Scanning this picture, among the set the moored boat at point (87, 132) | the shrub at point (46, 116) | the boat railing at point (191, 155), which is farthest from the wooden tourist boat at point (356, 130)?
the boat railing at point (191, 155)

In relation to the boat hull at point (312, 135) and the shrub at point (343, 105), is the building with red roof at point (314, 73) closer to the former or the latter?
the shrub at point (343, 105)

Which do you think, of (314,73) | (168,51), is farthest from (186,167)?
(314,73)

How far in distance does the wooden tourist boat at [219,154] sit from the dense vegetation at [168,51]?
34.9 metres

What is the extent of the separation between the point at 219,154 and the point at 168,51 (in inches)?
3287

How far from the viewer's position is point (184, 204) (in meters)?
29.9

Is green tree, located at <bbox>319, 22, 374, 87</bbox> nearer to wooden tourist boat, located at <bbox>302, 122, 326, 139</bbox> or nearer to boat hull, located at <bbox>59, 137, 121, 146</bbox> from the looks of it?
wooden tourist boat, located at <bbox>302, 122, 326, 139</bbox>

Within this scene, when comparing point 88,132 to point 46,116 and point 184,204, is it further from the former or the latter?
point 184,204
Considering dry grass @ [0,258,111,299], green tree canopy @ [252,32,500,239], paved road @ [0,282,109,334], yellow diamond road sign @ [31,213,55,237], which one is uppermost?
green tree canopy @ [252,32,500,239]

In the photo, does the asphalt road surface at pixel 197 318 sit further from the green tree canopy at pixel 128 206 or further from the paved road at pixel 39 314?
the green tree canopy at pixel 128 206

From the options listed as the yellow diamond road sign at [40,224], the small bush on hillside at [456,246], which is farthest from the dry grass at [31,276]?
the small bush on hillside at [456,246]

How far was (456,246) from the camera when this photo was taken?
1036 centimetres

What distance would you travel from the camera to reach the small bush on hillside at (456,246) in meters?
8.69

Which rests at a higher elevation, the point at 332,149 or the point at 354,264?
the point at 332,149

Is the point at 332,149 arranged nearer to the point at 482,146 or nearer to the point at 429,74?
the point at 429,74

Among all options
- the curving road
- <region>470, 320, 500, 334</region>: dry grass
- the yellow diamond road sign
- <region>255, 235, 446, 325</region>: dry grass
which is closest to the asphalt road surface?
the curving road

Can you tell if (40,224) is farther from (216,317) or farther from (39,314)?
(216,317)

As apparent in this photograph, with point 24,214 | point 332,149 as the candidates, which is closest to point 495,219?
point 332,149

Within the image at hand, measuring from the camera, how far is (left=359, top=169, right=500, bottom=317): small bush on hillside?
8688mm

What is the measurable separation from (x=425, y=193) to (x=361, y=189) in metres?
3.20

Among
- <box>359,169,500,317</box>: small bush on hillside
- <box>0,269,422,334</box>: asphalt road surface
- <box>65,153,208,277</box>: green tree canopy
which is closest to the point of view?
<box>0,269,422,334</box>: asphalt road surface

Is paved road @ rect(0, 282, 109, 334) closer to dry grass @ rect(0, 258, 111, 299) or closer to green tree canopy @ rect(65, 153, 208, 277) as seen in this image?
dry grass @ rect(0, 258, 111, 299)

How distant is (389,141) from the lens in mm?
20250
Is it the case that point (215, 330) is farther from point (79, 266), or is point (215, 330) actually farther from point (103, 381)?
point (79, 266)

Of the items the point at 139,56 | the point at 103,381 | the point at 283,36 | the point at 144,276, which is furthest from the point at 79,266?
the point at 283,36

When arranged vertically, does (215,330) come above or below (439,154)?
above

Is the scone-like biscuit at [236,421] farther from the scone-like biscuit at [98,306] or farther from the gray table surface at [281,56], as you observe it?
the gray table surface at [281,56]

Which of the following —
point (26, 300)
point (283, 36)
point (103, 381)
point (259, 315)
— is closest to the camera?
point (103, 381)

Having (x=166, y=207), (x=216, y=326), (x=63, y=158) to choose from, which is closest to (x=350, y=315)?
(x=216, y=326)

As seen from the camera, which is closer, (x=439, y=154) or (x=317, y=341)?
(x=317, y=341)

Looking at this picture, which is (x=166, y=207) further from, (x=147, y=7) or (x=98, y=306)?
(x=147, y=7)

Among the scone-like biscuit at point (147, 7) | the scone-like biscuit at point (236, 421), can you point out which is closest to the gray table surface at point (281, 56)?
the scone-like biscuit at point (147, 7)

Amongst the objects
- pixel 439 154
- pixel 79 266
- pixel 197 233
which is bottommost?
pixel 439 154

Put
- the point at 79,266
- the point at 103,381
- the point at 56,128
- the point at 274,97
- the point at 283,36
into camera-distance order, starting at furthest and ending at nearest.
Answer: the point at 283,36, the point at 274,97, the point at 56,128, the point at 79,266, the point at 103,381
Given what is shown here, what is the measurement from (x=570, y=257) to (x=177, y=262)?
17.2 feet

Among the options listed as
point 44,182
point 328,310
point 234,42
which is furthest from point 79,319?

_ _ _

▸ Written exercise
Copy everything from the line containing "Having (x=166, y=207), (x=216, y=326), (x=63, y=158)" down to the end of the records, leaving every line unchanged.

▸ Exercise result
Having (x=166, y=207), (x=216, y=326), (x=63, y=158) to choose from, which is closest to (x=350, y=315)?
(x=216, y=326)

As seen from the camera, which is closer, (x=439, y=154) or (x=317, y=341)?
(x=317, y=341)

Looking at this picture, which is (x=166, y=207) further from, (x=147, y=7) or (x=98, y=306)?
(x=147, y=7)

Among the scone-like biscuit at point (147, 7) | the scone-like biscuit at point (236, 421), can you point out which is closest to the gray table surface at point (281, 56)?
the scone-like biscuit at point (147, 7)

Amongst the objects
- pixel 439 154
- pixel 79 266
- pixel 197 233
which is bottommost?
pixel 439 154

Put
- the point at 79,266
- the point at 103,381
- the point at 56,128
- the point at 274,97
- the point at 283,36
into camera-distance order, starting at furthest and ending at nearest.
Answer: the point at 283,36, the point at 274,97, the point at 56,128, the point at 79,266, the point at 103,381
Given what is shown here, what is the measurement from (x=570, y=257) to (x=177, y=262)?
17.2 feet

Among the options listed as
point 44,182
point 328,310
point 234,42
which is furthest from point 79,319?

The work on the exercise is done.